Et quatre qui font deux


Et soudain surgit Winnie. Tout au long des 90 minutes de Quartett, mis en scène par Michel Raskine d'après Les Liaisons dangereuses,  Marief Guittier sera juchée et engoncée dans un talus de terre. Immobile, comme l'héroïne de Oh les beaux jours, la voilà qui elle aussi monologue. Elle sait parfaitement le faire, de surcroît avec les mots intemporels d'Heiner Müller évoquant «le gaspillage de jouissance qu'entraîne la fidélité d'un mari», ses propos féministes assurant que «l'homme n'est que l'instrument de la jouissance des femmes».

Bien sûr, l'alchimie prend. Thomas Rortais est beaucoup plus jeune que Valmont ? Qu'importe. Les liens physiques n'en ont que faire, la torture du désir aussi. D'autant que les deux comédiens ont déjà parfaitement rodé leur duo dans Le Triomphe de l'amour et Au cœur des ténèbres en septembre dernier. Le décor, lui, est reconnaissable entre mille, tant Michel Raskine est fidèle à ce principe de juxtaposition de mobiliers désuets (une grande toile peinte, des fauteuils anciens), d'objets du quotidien contemporains (comme des canettes de Coca) et d'un bout de coulisses à vue (un lavabo, un miroir).

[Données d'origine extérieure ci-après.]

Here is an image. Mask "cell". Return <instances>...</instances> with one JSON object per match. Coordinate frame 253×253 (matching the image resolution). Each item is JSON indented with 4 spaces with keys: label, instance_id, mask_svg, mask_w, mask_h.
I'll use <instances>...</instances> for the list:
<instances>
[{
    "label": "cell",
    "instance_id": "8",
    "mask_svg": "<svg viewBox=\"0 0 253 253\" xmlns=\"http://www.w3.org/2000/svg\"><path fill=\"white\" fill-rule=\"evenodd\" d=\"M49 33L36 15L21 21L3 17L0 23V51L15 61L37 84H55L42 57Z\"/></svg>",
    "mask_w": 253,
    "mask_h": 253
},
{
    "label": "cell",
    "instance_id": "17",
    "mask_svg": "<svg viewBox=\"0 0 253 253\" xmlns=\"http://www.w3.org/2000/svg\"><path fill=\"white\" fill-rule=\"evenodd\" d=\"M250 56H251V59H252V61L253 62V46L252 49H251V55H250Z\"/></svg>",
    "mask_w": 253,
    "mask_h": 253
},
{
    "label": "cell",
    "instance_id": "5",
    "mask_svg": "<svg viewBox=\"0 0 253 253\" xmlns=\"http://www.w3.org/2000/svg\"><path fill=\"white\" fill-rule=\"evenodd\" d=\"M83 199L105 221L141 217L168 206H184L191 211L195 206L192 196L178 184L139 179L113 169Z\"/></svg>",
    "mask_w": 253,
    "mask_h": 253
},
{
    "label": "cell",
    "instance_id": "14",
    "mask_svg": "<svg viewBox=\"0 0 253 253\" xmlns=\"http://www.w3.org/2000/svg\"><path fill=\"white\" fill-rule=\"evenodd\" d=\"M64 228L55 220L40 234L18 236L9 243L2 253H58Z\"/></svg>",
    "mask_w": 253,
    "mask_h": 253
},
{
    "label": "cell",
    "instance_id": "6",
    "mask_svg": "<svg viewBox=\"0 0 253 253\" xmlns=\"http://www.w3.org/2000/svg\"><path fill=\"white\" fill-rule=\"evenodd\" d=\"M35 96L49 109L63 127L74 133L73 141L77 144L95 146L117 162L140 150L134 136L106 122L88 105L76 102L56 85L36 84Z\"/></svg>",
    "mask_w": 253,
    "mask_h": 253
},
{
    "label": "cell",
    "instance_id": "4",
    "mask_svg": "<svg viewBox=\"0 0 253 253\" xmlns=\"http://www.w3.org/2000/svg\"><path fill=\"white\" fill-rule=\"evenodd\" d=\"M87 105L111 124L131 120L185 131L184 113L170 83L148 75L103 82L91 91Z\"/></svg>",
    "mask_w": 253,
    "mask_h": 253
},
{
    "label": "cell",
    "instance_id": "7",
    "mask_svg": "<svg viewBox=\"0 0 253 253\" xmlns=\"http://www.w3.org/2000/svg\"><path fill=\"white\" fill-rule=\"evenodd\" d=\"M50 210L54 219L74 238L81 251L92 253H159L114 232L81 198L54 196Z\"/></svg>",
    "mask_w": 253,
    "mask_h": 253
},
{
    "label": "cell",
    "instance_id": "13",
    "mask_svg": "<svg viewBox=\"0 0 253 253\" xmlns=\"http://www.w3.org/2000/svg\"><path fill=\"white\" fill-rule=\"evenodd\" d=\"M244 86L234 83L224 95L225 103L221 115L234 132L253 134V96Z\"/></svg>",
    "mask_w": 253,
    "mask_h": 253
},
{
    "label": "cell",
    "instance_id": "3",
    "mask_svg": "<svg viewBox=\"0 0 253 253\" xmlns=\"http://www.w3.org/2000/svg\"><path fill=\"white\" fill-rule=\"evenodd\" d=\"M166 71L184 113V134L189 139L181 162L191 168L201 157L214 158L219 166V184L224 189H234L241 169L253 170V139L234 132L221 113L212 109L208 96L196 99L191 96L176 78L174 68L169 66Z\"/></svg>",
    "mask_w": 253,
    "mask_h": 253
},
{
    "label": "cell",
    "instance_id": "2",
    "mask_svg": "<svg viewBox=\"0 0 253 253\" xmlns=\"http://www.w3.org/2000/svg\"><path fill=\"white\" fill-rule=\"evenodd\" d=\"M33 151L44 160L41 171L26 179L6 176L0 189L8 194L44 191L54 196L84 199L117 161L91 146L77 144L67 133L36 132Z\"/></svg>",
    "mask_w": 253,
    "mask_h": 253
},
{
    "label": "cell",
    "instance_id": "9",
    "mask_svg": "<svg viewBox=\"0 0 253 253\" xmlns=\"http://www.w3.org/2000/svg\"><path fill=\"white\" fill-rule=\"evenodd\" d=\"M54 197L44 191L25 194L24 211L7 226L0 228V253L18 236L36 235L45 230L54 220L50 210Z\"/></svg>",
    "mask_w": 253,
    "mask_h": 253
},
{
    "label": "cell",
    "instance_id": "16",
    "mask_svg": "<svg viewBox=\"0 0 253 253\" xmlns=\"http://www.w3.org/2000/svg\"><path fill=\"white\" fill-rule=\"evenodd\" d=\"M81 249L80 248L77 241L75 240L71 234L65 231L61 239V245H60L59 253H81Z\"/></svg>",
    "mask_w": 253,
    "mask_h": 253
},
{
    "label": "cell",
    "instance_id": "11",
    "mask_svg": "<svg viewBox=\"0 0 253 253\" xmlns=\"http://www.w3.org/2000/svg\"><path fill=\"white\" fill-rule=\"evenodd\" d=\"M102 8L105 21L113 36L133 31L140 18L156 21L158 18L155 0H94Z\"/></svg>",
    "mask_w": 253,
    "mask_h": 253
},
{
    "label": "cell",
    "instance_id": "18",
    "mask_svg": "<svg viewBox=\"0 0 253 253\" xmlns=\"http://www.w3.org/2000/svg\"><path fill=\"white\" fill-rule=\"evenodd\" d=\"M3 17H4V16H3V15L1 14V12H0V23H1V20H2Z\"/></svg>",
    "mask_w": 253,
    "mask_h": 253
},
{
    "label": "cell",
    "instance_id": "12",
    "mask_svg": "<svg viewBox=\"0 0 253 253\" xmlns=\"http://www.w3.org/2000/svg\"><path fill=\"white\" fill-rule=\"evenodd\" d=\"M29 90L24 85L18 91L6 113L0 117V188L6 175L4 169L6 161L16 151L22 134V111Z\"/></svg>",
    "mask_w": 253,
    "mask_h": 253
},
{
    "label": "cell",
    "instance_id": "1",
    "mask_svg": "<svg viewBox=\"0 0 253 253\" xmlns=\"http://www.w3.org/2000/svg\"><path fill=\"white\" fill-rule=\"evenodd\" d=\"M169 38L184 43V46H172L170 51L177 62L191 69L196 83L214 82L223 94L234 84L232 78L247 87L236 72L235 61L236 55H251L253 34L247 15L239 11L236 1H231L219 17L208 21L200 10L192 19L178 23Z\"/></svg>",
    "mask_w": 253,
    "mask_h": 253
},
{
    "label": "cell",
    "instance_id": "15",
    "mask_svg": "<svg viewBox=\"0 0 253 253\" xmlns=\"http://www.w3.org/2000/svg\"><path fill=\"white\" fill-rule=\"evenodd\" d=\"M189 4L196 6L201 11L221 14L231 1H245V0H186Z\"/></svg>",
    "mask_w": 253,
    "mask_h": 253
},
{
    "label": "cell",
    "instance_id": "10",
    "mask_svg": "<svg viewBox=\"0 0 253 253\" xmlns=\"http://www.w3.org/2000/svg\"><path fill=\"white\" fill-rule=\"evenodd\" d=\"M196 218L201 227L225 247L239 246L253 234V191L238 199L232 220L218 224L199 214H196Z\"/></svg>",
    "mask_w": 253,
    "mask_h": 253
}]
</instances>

Comme dans ses créations antérieures, le metteur en scène instille aussi des pauses annoncées comme telles, moments de suspension rappelant le mémorable continuum du Jeu de l'amour et du hasard en 2009. Avec une vidéo volontairement mal léchée, des beats electro lourds et la voix de Madonna, le patchwork est complet. Les paroles ciselées de Valmont, Merteuil, de Madame de Tourvel et de Cécile de Volanges sont parfaitement restituées et font mouche. Reste que ce spectacle s'avère au final trop proche du précédent.